Gli argomenti anarchici a favore de “la reprise individuelle”, aveva una lunga storia. L’azione rivoluzionaria era richiesta ai lettori [del giornale]: bisognava rubare dai negozi di pegno, dagli uffici di cambio e dagli uffici postali, ai banchieri, agli avvocati, agli ebrei (!) e a coloro che affittavano delle proprietà (3), in modo da finanziare il giornale. Il Ca Ira aveva suggerito ai suoi lettori di applicarlo loro stessi contro i ricchi, in modo da alleviarli delle loro fortune. Le Libertaire pensava che il ladro, il truffatore e il falsario, in rivolta permanente contro l’ordine stabilito delle cose, “erano gli unici coscienti del proprio ruolo sociale”. Nel 1905, aveva scritto un contemporaneo nel Pere Peinard, uno dei giornali anarchici più caustici presenti in Francia, e i cui lettori erano per la maggior parte della classe operaia:

Con nessuna visualizzazione di filosofia (il che non vuol dire che non ne aveva), egli ha svolto apertamente gli appetiti, i pregiudizi e i rancori del proletariato. Senza riserve o travestimento, che incita al furto, alla contraffazione, al ripudio delle imposte e agli affitti, uccidendo e bruciando. E’ consigliato l’immediato assassinio di deputati, senatori, giudici, preti e ufficiali dell’esercito. Si consiglia agli uomini disoccupati di prendere -ovunque si trovi- il cibo per se stessi e per le proprie famiglie, di aiutare se stessi nel prendere le scarpe al negozio di scarpe quando le piogge primaverili bagnano i piedi, e i cappotti nel negozio di stoffe quando i venti invernali si fanno sempre più forti. Si esortano gli uomini che lavorano sotto dei datori di lavoro, nell’appropriarsi dei loro stabilimenti; i braccianti e gli operai dei vigneti a prendere possesso delle aziende e dei vigneti, e usare i proprietari terrieri e i proprietari di vigneti nei fertilizzanti a base di fosfati; si esortano i minatori a prendere le miniere e offrire i picconi agli azionisti nel caso in cui essi mostrino una volontà nel lavorare come i loro fratelli minatori, altrimenti li si getti in qualche discarica; si esortano i coscritti ad emigrare, piuttosto che a svolgere il servizio militare e si esortano i soldati a disertare o a sparare ai loro ufficiali. Glorifichiamo i bracconieri ed altri deliberati interruttori della legge. E raccontiamo le gesta degli antichi briganti e fuorilegge, oltre ad esortare i contemporanei a seguire il loro esempio“.

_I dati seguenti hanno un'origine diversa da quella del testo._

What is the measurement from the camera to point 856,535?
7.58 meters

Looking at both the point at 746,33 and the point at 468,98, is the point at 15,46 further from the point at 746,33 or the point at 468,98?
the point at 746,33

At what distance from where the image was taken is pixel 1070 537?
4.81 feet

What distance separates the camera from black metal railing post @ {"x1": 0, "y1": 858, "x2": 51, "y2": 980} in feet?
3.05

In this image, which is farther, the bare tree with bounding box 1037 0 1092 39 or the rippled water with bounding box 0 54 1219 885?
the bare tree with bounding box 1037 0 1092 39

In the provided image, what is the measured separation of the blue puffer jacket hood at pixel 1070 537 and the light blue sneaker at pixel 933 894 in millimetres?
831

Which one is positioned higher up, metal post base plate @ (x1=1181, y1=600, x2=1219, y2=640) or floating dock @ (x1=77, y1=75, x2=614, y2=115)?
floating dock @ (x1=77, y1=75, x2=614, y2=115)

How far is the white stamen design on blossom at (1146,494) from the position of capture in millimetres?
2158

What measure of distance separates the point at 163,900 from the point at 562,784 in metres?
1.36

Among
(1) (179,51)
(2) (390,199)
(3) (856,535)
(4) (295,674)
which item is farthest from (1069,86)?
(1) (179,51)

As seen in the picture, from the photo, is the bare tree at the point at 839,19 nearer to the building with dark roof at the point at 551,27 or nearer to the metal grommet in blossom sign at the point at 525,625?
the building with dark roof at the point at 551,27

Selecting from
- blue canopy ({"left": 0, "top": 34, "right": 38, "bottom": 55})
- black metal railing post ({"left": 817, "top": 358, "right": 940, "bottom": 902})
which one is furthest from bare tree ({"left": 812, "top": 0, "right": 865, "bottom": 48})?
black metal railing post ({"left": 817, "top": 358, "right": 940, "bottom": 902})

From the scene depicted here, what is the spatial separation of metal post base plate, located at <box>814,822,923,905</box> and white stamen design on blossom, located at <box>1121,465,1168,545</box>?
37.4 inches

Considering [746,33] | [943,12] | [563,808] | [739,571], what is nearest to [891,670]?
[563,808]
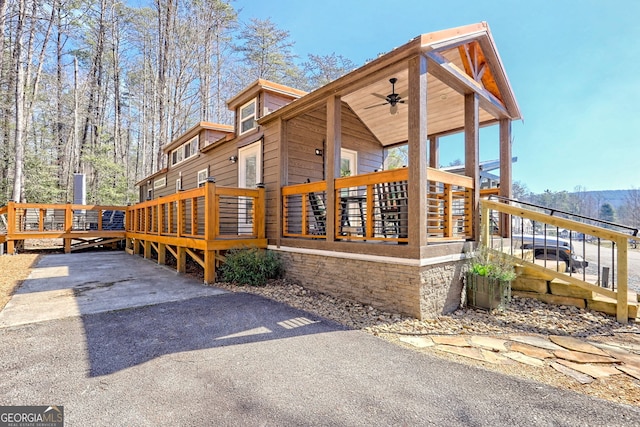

Accanto a questo fulgido esempio di propaganda proletaria, era venuto l’approccio più “intellettuale” del teorico anarchico. Elisée Reclus, metteva “in avanti” l’argomento logico de il reprise individuelle:
La comunità dei lavoratori ha il diritto di ritirare tutti i prodotti del loro lavoro? Sì, mille volte sì. Questa riappropriazione è la rivoluzione, senza la quale tutto è ancora da fare.

Un gruppo di lavoratori, ha diritto ad una parziale ri-appropriazione della produzione collettiva? Senza dubbio. Quando la rivoluzione non può essere fatta nella sua interezza, deve essere fatta, almeno, al meglio delle sue capacità.

L’individuo isolato, ha diritto a una personale ri-appropriazione della sua parte di proprietà collettiva? Come può essere messo in dubbio? La proprietà collectiva viene appropriata da pochi, perché non dovrebbe essere ripreso in dettaglio, quando non può essere ripreso nel suo insieme? Egli ha il diritto assoluto di prenderlo -per rubare, come si dice in lingua volgare. Sarebbe bene a questo proposito che la nuova morale si mostri, entri nello spirito e nell’abitudine.

“Uomini di “principio” e di vita esemplare, come Elisée Reclus e Sebastien Faure, erano così portati via dalle loro convinzioni sull’immoralità della proprietà, che erano pronti a perdonare qualsiasi tipo di furto basato su basi puramente teoriche; ma gli argomenti teorici astratti elaborati da questi intellettuali, erano estranei alla propria pratica quotidiana.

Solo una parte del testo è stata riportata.